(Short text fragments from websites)
┏━━

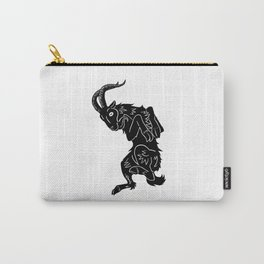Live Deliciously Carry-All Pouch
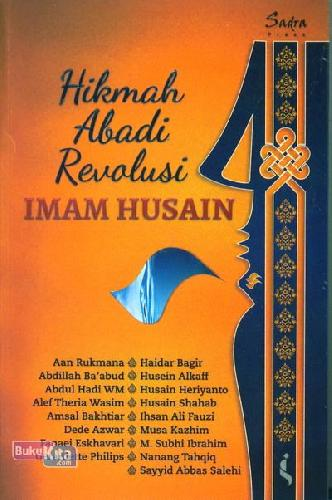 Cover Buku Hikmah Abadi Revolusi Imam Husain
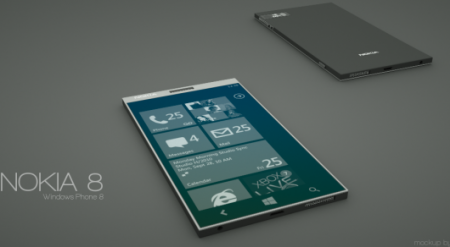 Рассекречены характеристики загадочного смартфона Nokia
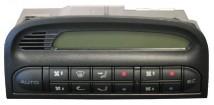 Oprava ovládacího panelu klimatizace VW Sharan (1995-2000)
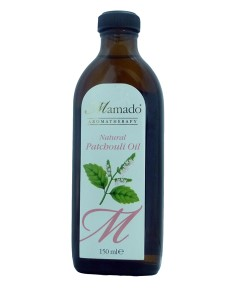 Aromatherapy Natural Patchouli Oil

┗━━
┏━━

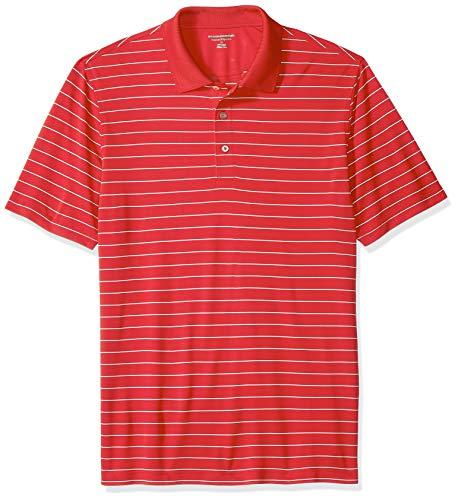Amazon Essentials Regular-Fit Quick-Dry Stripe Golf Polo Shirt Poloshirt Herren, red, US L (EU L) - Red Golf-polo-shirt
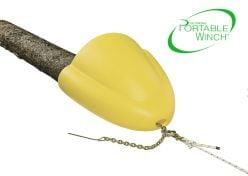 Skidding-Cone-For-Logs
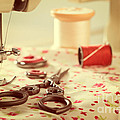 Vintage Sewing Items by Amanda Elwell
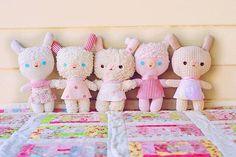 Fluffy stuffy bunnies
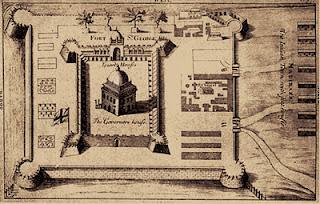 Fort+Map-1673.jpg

┗━━

Transcribe, word for word, the stretch of lines in the data above from the one with "Live Deliciously Carry-All Pouch" through the one with "Aromatherapy Natural Patchouli Oil"; omit all pictures.

WRITTEN SOLUTION:
Live Deliciously Carry-All Pouch
 Cover Buku Hikmah Abadi Revolusi Imam Husain
 Рассекречены характеристики загадочного смартфона Nokia
 Oprava ovládacího panelu klimatizace VW Sharan (1995-2000)
 Aromatherapy Natural Patchouli Oil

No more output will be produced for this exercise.